Quoted passage:
- Leader: Senthil Thondaman
- Founder: Savumiamoorthy Thondaman
- Founded: 1939; 87 years ago
- Preceded by: Ceylon Indian Congress
- Headquarters: 72 Ananda Coomaraswamy Mawatha, Colombo 07
- Ideology: Agrarian socialism Indian Tamil interests
- National affiliation: People's Alliance (2004) United People's Freedom Alliance (2004–2019) Sri Lanka People's Freedom Alliance (2019–2022) New Democratic Front (since 2024)
- Colors: Red, green, white
- Parliament of Sri Lanka: 1 / 225
- Local Government: 54 / 7,842

Election symbol
- Cockerel

Party flag

= Ceylon Workers' Congress =

Political party in Sri Lanka

The Ceylon Workers' Congress (CWC; இலங்கை தொழிலாளர் காங்கிரஸ்; ලංකා කම්කරු කොංග්‍රසය) is a political party in Sri Lanka that has traditionally represented Sri Lankan Tamils of Indian origin working in the plantation sector of the economy.

Records supplied:
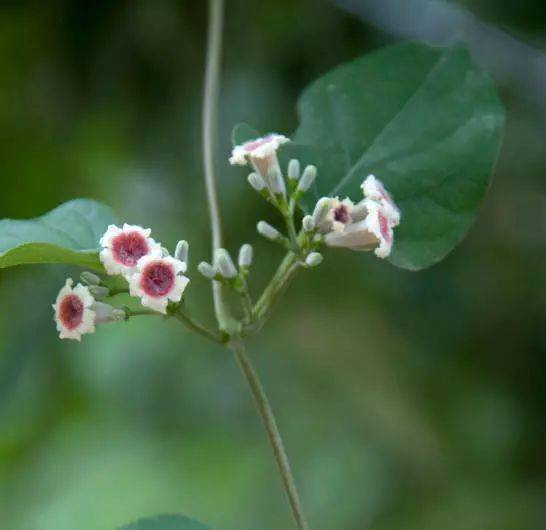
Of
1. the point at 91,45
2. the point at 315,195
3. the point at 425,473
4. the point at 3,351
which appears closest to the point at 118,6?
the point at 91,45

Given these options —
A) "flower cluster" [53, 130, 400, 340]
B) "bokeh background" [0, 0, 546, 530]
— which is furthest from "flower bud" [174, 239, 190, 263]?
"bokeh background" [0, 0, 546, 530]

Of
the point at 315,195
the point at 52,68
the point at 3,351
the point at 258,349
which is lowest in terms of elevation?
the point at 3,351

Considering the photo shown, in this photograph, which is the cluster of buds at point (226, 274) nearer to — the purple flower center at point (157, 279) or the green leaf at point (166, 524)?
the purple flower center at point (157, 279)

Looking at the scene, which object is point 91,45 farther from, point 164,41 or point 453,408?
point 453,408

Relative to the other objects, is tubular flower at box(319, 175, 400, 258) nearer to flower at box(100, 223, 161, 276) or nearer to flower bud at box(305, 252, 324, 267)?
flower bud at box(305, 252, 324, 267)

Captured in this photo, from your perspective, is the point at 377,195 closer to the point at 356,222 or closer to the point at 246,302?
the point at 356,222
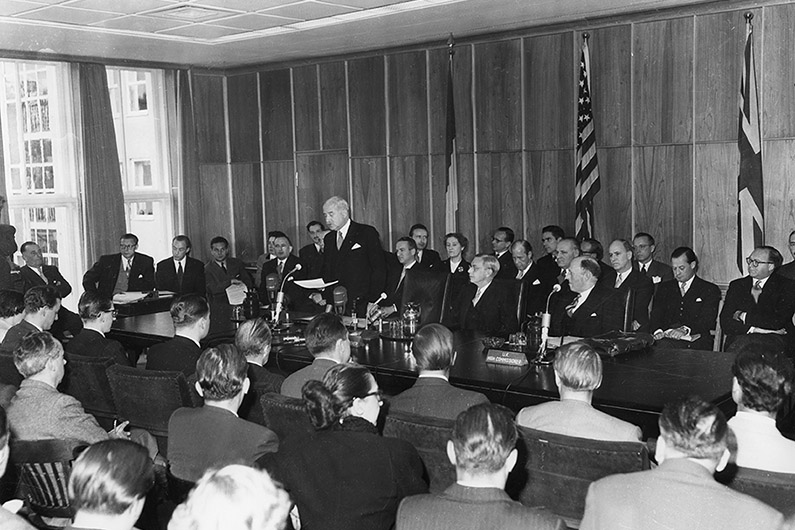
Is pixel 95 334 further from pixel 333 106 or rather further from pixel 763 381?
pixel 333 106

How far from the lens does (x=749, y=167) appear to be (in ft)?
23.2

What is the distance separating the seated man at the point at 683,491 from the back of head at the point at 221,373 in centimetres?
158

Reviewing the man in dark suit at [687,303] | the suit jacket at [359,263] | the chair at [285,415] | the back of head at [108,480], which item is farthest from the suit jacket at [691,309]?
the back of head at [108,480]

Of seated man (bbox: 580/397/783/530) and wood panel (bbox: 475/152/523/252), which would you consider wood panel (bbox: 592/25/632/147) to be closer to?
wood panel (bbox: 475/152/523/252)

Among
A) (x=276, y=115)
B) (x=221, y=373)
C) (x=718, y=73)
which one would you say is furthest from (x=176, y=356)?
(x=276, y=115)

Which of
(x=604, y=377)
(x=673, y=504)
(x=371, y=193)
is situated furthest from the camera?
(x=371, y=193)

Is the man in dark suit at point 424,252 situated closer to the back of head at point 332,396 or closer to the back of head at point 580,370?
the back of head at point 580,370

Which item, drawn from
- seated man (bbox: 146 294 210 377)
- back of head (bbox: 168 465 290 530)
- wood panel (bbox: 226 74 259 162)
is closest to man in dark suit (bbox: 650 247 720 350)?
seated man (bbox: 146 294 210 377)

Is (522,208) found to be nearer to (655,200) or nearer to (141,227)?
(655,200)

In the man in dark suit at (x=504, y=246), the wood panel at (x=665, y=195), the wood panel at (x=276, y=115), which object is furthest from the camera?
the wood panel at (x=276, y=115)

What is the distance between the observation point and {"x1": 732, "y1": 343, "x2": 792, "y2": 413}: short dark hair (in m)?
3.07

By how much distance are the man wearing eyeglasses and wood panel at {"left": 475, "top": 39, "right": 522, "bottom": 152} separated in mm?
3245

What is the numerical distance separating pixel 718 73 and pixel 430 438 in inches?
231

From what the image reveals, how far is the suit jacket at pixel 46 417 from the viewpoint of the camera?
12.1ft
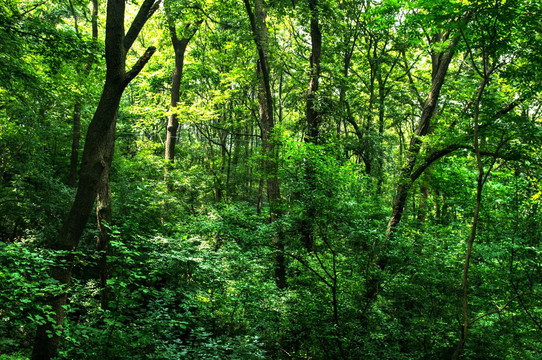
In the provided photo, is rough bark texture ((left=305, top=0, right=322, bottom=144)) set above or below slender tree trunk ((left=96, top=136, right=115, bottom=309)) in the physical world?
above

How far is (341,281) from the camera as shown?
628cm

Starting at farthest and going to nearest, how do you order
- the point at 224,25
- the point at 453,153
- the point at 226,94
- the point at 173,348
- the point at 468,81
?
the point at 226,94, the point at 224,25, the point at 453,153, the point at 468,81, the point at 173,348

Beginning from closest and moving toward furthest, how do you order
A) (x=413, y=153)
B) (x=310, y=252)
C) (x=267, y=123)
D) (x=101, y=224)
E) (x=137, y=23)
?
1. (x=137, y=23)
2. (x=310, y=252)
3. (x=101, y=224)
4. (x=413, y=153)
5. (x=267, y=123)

Required task: Please print the Ceylon Workers' Congress profile above in full, with every character unchanged.

Task result:
- Leader: Senthil Thondaman
- Founder: Savumiamoorthy Thondaman
- Founded: 1939; 87 years ago
- Preceded by: Ceylon Indian Congress
- Headquarters: 72 Ananda Coomaraswamy Mawatha, Colombo 07
- Ideology: Agrarian socialism Indian Tamil interests
- National affiliation: People's Alliance (2004) United People's Freedom Alliance (2004–2019) Sri Lanka People's Freedom Alliance (2019–2022) New Democratic Front (since 2024)
- Colors: Red, green, white
- Parliament of Sri Lanka: 1 / 225
- Local Government: 54 / 7,842

Election symbol
- Cockerel

Party flag

= Ceylon Workers' Congress =

Political party in Sri Lanka

The Ceylon Workers' Congress (CWC; இலங்கை தொழிலாளர் காங்கிரஸ்; ලංකා කම්කරු කොංග්‍රසය) is a political party in Sri Lanka that has traditionally represented Sri Lankan Tamils of Indian origin working in the plantation sector of the economy.